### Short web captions

- Opening Delimiter -

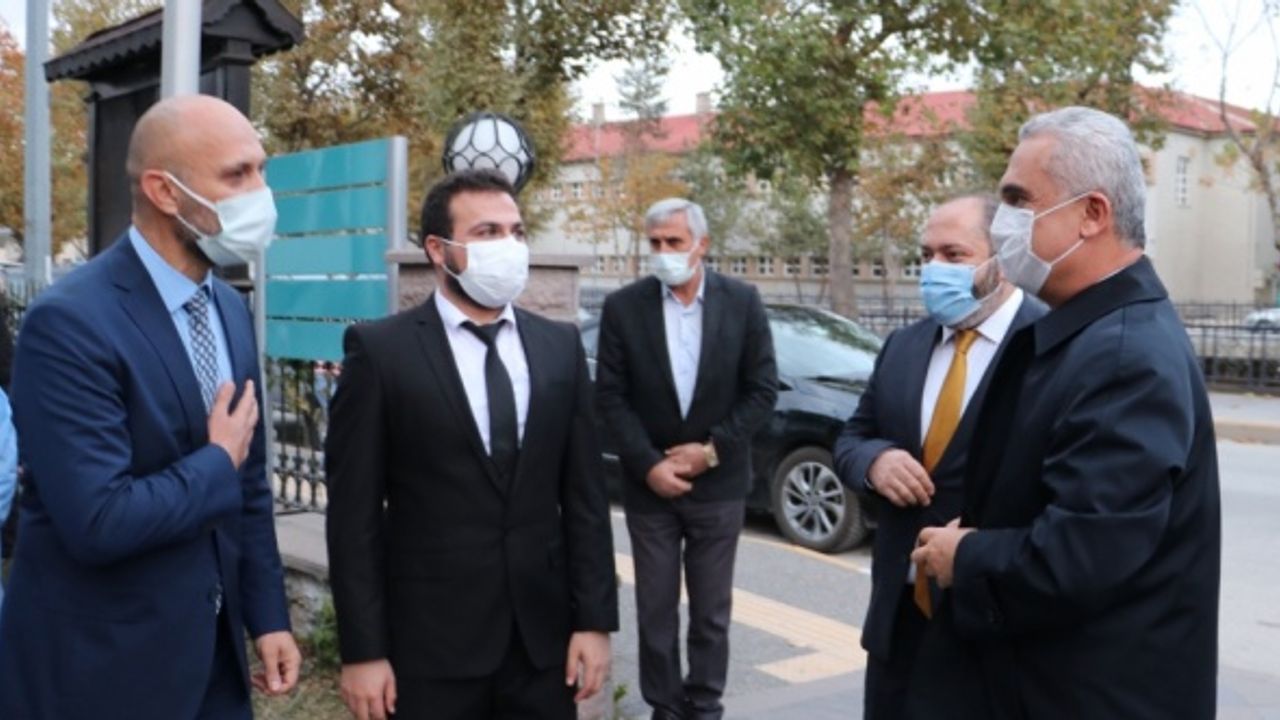 Kastamonu Valisi Çakır'dan Kovid-19 vakalarıyla ilgili açıklama:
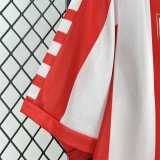 1982/83 A MAD Home Red Retro Soccer jersey
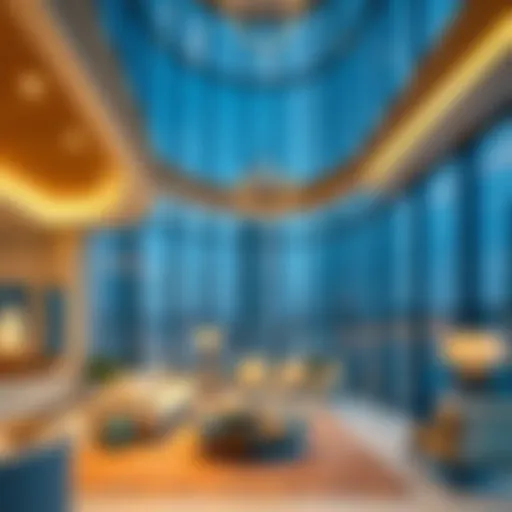 Ajman Heights Tower: A Comprehensive Overview Introduction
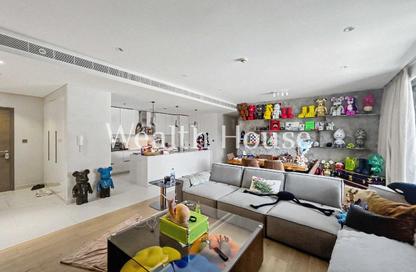 Apartment - 3 Bedrooms - 4 Bathrooms for rent in City Walk Residential Building 9 - City Walk Residential - City Walk - Dubai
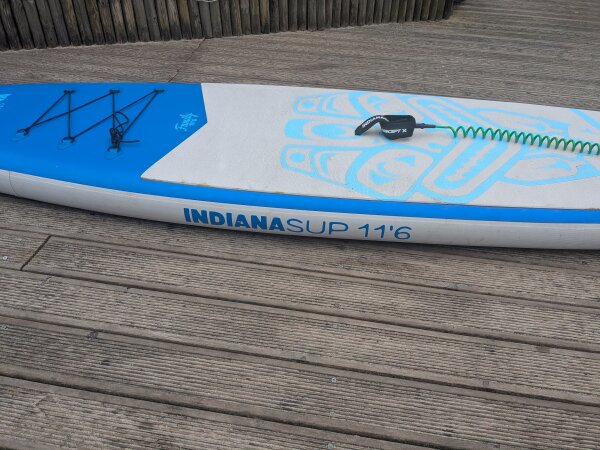 INDIANA  Family Touring 116 *gebraucht*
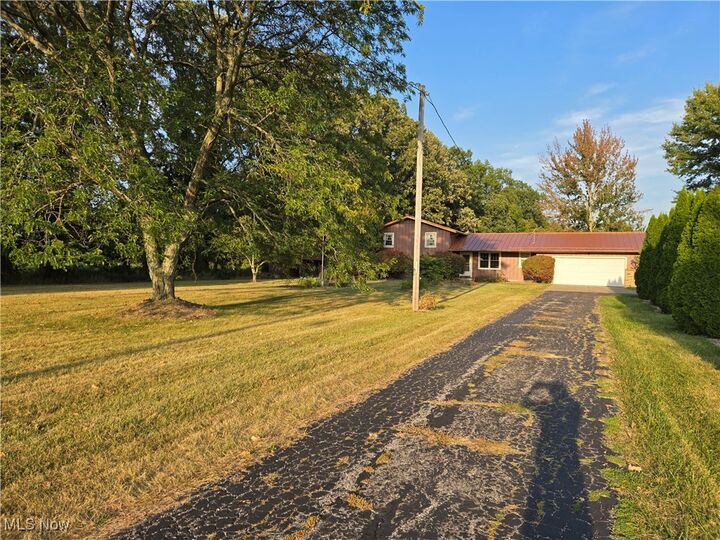 Property Photo:  20011 Gore Orphanage Road  OH 44090 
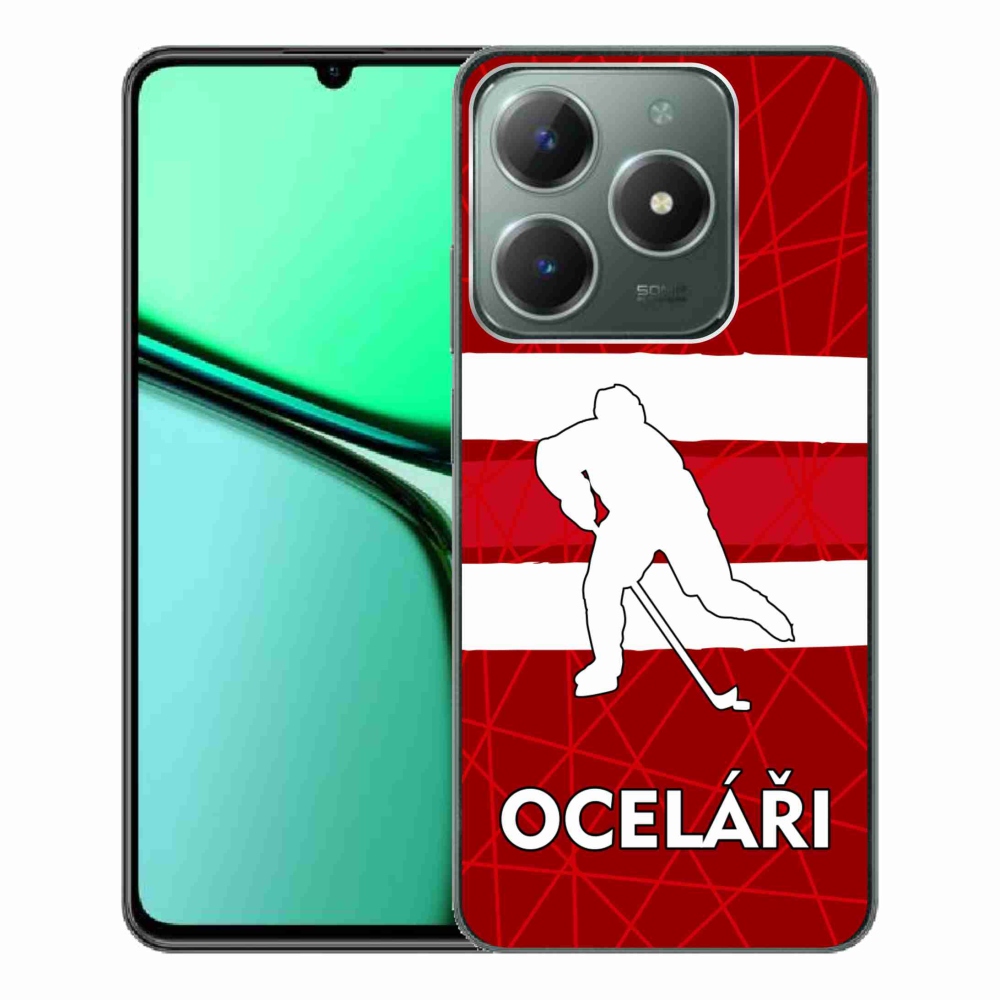 Gélový kryt mmCase na Realme C61 - Oceliari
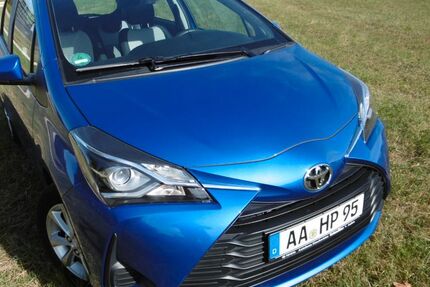 Toyota Yaris 37.900 km 12.500 &euro; Aalen 73432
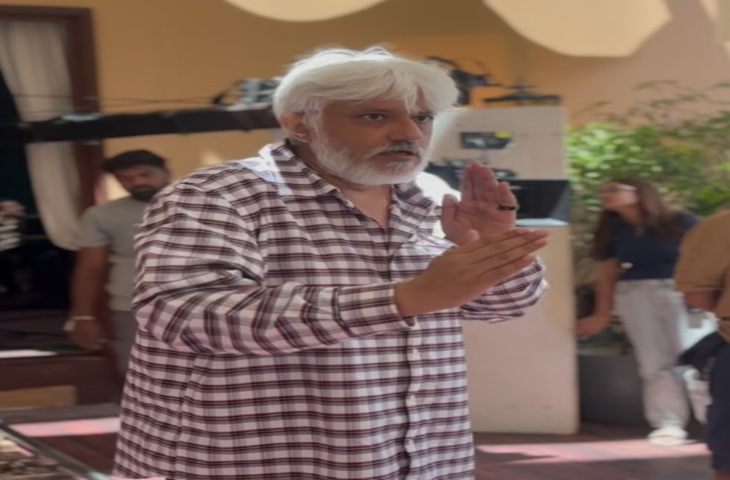 विजय-तृषा विवाद के बीच विक्रम भट्ट बोले, जब रिश्ता समय पूरा कर ले, तो उसे निभाना एक कैद की तरह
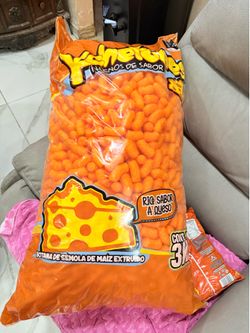 Chetos México grande bolsa $60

- Closing Delimiter -

### EXERCISE
With the pictures left out, copy exactly the lines from the one containing "Ajman Heights Tower: A" through the last line of the data.

### OUTPUT FOR THIS TASK
 Ajman Heights Tower: A Comprehensive Overview Introduction
 Apartment - 3 Bedrooms - 4 Bathrooms for rent in City Walk Residential Building 9 - City Walk Residential - City Walk - Dubai
 INDIANA  Family Touring 116 *gebraucht*
 Property Photo:  20011 Gore Orphanage Road  OH 44090 
 Gélový kryt mmCase na Realme C61 - Oceliari
 Toyota Yaris 37.900 km 12.500 &euro; Aalen 73432
 विजय-तृषा विवाद के बीच विक्रम भट्ट बोले, जब रिश्ता समय पूरा कर ले, तो उसे निभाना एक कैद की तरह
 Chetos México grande bolsa $60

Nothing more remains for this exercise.